八ヶ岳 名水の里エリア

JoyFuL No.008

自然の素晴らしさを一緒に味わいたい

竹内時男さん
プロフィール

北杜市高根町
竹内時男さん(58) 
洋子さん(60)
神奈川県小田原市より移住

鳥のさえずりと白樺の葉がこすれる音が間近に聞こえるダイニング、
大きく開いた窓からは富士山や南アルプスが望めます。
ペンション『八ヶ岳自然ヒュッテ』のオーナー、竹内さんは
この自然と共に暮らすため、北杜市に移住しました。

 移住以前は神奈川県で公務員をされていた竹内さん、その頃から毎週のように野鳥観察会に参加するなど、自然に親しんでいました。自然の中で暮らしたい、自然の美しさを多くの人に知ってもらいたいという気持ちはずっと持ち続けていたそうです。実際に移住を考えたのは50歳を迎えた時。自然ガイドをやりたい、山の自然を案内するためには自分の身体が動くうちにと、定年を待たずに行動を起こしました。竹内さんは「自然ガイドだけじゃ食べていけないので、ペンションをしながらお客さんに自然を味わってもらおうと思いましたね。」と当時の心境をお話しくださいました。

> [取り組む課題]
1. 次の(a)〜(c)は移住の記事の内容と合うか。それぞれ「はい」か「いいえ」で答え、決め手となる本文の語句をそのまま引用しなさい。
(a) 竹内さんは移住する前、神奈川県で公務員をしていた。
(b) 竹内さんは定年を迎えてから行動を起こした。
(c) ダイニングの窓からは富士山や南アルプスが見える。
2. 移住の記事の続きを、最後の文の後から書き継ぎなさい。

> [提供資料]
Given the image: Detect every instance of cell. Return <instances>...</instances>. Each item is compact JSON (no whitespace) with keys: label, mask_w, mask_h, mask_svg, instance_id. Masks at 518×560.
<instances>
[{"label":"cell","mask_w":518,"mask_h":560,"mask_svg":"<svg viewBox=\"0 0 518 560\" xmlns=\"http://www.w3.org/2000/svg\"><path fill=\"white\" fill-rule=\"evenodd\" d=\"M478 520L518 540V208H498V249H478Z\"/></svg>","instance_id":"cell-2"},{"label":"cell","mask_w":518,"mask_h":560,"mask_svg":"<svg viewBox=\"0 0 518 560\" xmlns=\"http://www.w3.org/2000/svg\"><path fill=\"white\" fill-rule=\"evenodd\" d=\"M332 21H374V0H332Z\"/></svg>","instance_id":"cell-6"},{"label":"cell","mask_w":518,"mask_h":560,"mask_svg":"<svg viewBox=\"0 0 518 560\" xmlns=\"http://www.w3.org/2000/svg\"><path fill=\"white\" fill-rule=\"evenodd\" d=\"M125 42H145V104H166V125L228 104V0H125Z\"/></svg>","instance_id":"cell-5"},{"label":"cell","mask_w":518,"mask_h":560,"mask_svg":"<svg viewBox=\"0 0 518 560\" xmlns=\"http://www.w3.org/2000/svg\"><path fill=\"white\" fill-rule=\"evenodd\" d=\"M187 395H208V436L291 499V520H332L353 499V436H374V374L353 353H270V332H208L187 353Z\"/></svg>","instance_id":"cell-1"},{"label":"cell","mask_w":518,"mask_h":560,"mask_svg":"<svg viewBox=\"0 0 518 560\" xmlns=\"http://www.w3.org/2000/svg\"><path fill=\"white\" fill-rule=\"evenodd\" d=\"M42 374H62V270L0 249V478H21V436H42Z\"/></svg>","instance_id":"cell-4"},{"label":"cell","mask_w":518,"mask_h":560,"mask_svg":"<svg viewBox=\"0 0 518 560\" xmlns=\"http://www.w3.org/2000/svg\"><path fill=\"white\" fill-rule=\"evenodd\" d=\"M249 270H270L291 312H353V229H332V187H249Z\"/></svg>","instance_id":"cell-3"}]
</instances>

> [解答結果]
1.
(a) はい:「移住以前は神奈川県で公務員をされていた竹内さん」
(b) いいえ:「定年を待たずに行動を起こしました」
(c) はい:「大きく開いた窓からは富士山や南アルプスが望めます」

2.
 自然が身近に感じられること、また息子さんが山梨の大学に進学していたことから山梨県内で移住先を探しました。現在のペンション購入の決め手となったのはその絶好のロケーションでした。「窓から全部見えるんですよ、富士山が見えて、南アルプスが見えて、身延の方まで全部見える」。
 ご家族を説得するまでに1年半、ペンションを購入してからの準備期間が1年半あり、移住を思い立ってから3年後の2007年7月、念願のペンション『八ヶ岳自然ヒュッテ』を開業しました。

季節の素材を活かしたお食事を

 「最初の頃は料理のレパートリーも少なくて、食事のメニューなんて1種類しかなくて、水洗トイレも排水溝も凍るし、慣れないペンションの仕事に苦労しましたよ」。開業当時をそう振り返る竹内さん。とはいえ熱望した田舎暮らし、1年ほどですっかり慣れたと言います。
 当初、テニスコートにするつもりだった広い庭は、青々とした野菜が繁る菜園になりました。「はじめは小さな畑だったんですけど、どんどん増えちゃって、いつの間にかジャングル状態(笑)」。その菜園では自然の草の間からトマトやズッキーニが一生懸命、葉を伸ばしています。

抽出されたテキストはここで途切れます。